(Note: the below is a high level review of certain potential issues and is not to be relied upon in any definitive manner nor as legal and/or regulatory advice).
It is hard to escape the hype surrounding mobile payments. Whether you are attending a mobile payments session at the WMC, or reading a tweet or online article on the latest m-payment scheme – it’s all about mobile.
If anyone needs reminding of all the fuss, then the statistics speak for themselves. As reported in the European Commission Green Paper “Towards an integrated European market for card, internet and mobile payments” (January 2012): Juniper Research forecasts that between 2010 and 2012 the value of all m-payments worldwide will increase from USD 100 billion to USD 200 billion. Other studies suggest that the value of m-payments worldwide will surpass USD 1 trillion in 2014, totalling USD 350 billion in Europe alone.
These figures, while staggering, are no surprise given the consumer appetite for the take up and use of ever more increasingly sophisticated smart phones. But just how prepared is the EU legislative framework to capitalise on this market?

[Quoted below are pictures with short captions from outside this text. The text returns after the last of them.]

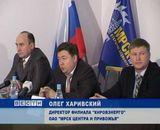 В «Кировэнерго» подвели итоги работы за год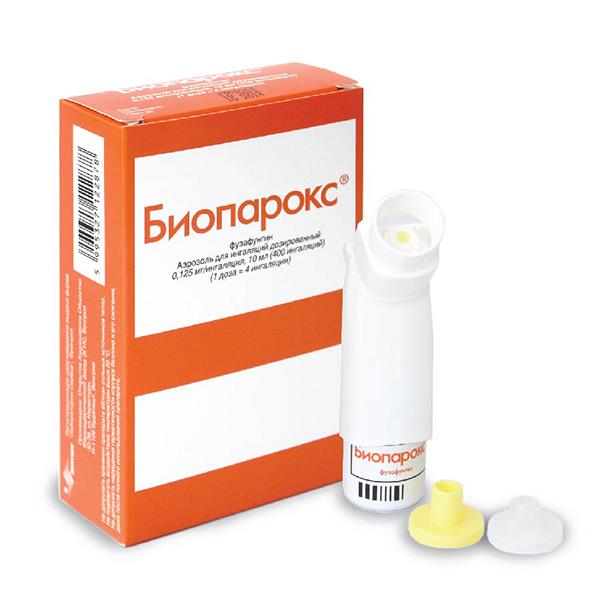 Биопарокс | Bioparox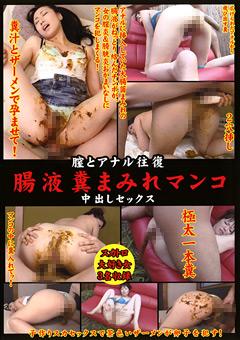 膣とアナル往復 腸液糞まみれマンコ中出しセックス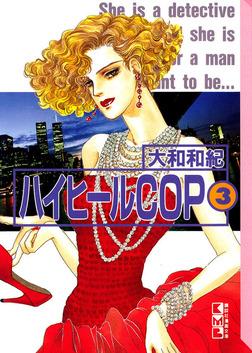 ハイヒールCOP(3)-電子書籍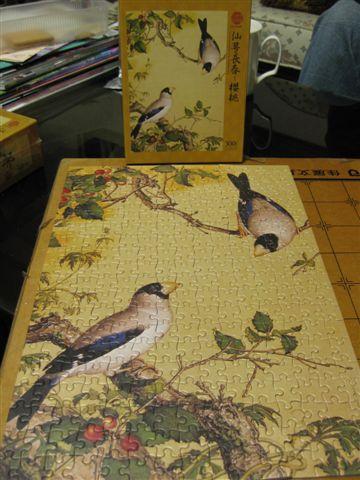 2009.11.19 故宮300片_仙萼長春_櫻桃 (11).JPG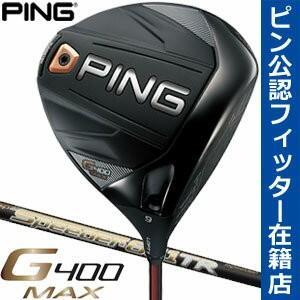 PING G400 MAX DRIVER ピン ジー400 マックス ドライバー FUJIKURA ...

Classifying mobile payments
Before turning to the legal framework, it is useful to characterise what m-payments actually are. It gets confusing, mainly because the distinction between e-payments and m-payments is blurred, naturally so, when e-payments are carried out in whole or part via mobile phones. Using the above mentioned Green Paper as a guide, m-payments can be classified as both:
Remote m-payments: mostly take place through internet/WAP or through premium SMS services which are billed to the payer through the Mobile Network Operator (MNO).
Proximity payments: which generally take place directly at the point of sale. Using Near Field Communication (NFC), these payments require specifically equipped phones which can be recognised when put near a reader module at the point of sale (e.g. stores, public transport, parking spaces).

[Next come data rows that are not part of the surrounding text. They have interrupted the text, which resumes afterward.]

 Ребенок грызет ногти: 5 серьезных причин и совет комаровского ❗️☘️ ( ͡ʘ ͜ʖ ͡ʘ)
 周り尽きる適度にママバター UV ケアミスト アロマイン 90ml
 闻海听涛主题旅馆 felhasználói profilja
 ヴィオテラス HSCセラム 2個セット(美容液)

So, back to the regulations.
EU Mobile Payments – regulatory initiatives
To a large extent, there is a sound EU framework in place. Both the revised E-Money Directive (EMD) and Payment Services Directive (PSD) set out some of the key regulations applicable to most forms of e- and m-payments. However, the framework is not specifically targeted to m-payments and further progress can be made. Part of which is why two recent documents have been issued by each of the European Commission (the Green Paper mentioned above) and the European Payments Council, who have issued a White Paper on Mobile Payments (February 2012). Each body seeking stakeholder views and feedback on further developing m-payments.
I will leave aside the EPC’s White Paper. Mainly because the use cases it examines do not really grapple with current innovations and its priorities appear to reuse the infrastructure and business processes of current SEPA payment instruments. However, the Green Paper does go further and examines a variety of issues which are relevant to the e- and m-payment spaces. These range from potentially allowing e-money issuer/payment institutions access to designated settlement systems, requiring banks to share information on a customer’s availability of funds and greater transparency of fees which merchants charge their customers for payment services. All of these issues are indeed relevant and important to both achieve the objectives of a competitive internal market and balance the needs of the various participants in a payment transaction.

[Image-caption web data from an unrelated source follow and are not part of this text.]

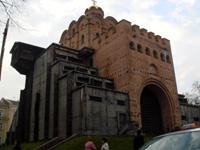 Kiev o kyiv capitale - La porta di kiev ...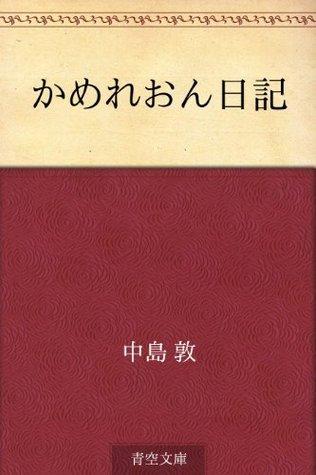 Kamereon nikki  by  Atsushi Nakajima
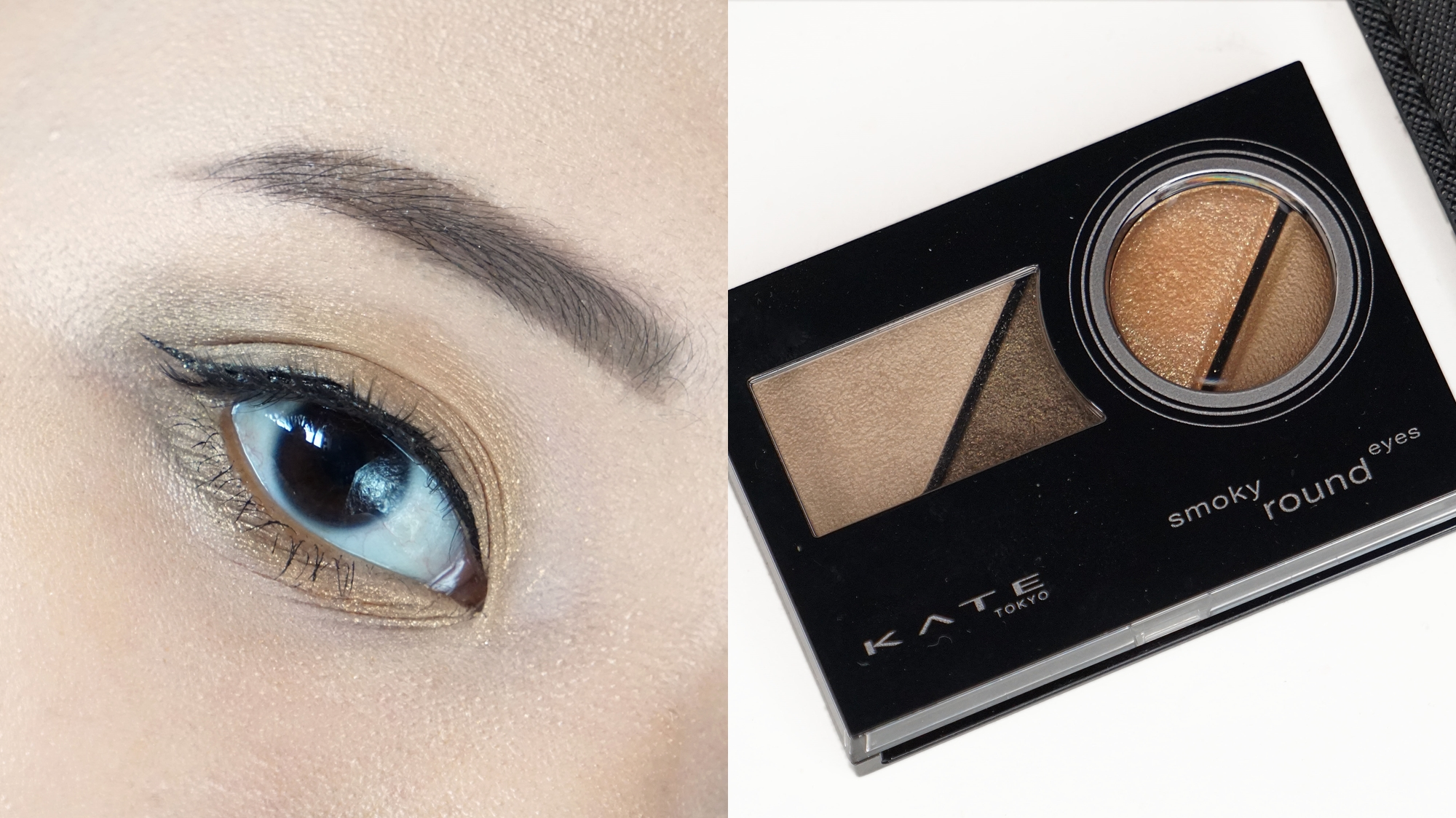 Kate Smoky Round Eyes Palette Review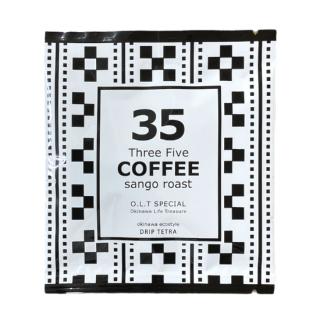 35COFFEE お試し3パック(送料込み)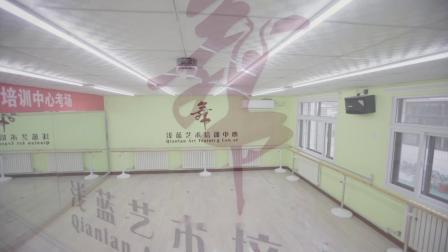 浅蓝艺术培训学校(宣传片)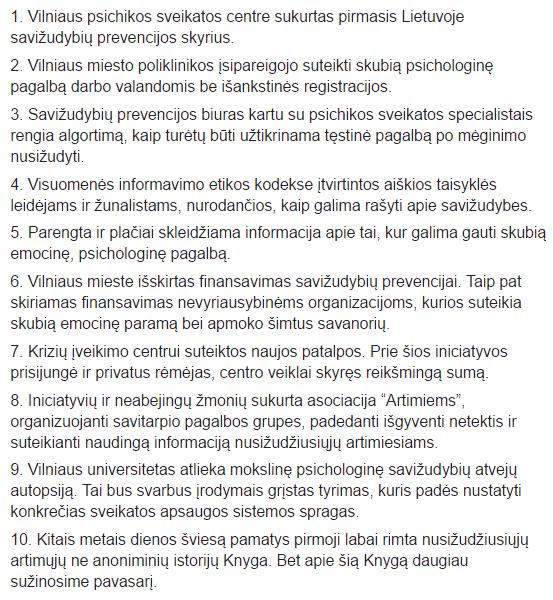 mykolo_psi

One area though which has not received any real focus relates to whether the customer protection rights relating to unauthorised payments enshrined in the PSD should be re-defined when it comes to m-payments. This will be of concern to those payment service providers (PSP) who implement proximity m-payments by way of NFC devices. One of the key advantages of NFC m-payments is the speed by which the customer can make payment. One factor which would limit this speed is the level or method of authentication required to provide comfort to the PSP that the payment is not unauthorised. The PSP requires this comfort as under the PSD, the payer only bears the loss of unauthorised payment amounts of up to 150 euros, and operationally, the PSP must ensure that the refunds to payers for unauthorised payments must typically be made immediately (Art 60(1)). Lack of a secure authorisation system could indeed leave a PSP exposed. One might say that the answer is simple, that is, just limit m-payments using NFC to 150 Euros (Art. 61(1)). There is nothing wrong with structuring a payment scheme in this manner, but I fear this threshold amount will become outdated (if not already) as the take up of NFC payments becomes more popular with customers and PSPs continue to economise on their own payment expenses by pushing customers to undertake larger transaction amounts. Perhaps a more appropriate liability structure would be for the customer to choose which level of liability they are comfortable (over and above the 150 euro example) based on their spending patterns, noting that they will not be liable after they have informed the PSP of the payment instrument being lost/stolen or used without consent. A customer may choose this higher level of liability in return for a lower fee structure in much the same way insurance companies offer different premiums depending on the excess level agreed with the customer.
In any event, the existing framework does require further examination to assist the growth of m-payments in Europe and the results of the EC’s consultation are eagerly anticipated.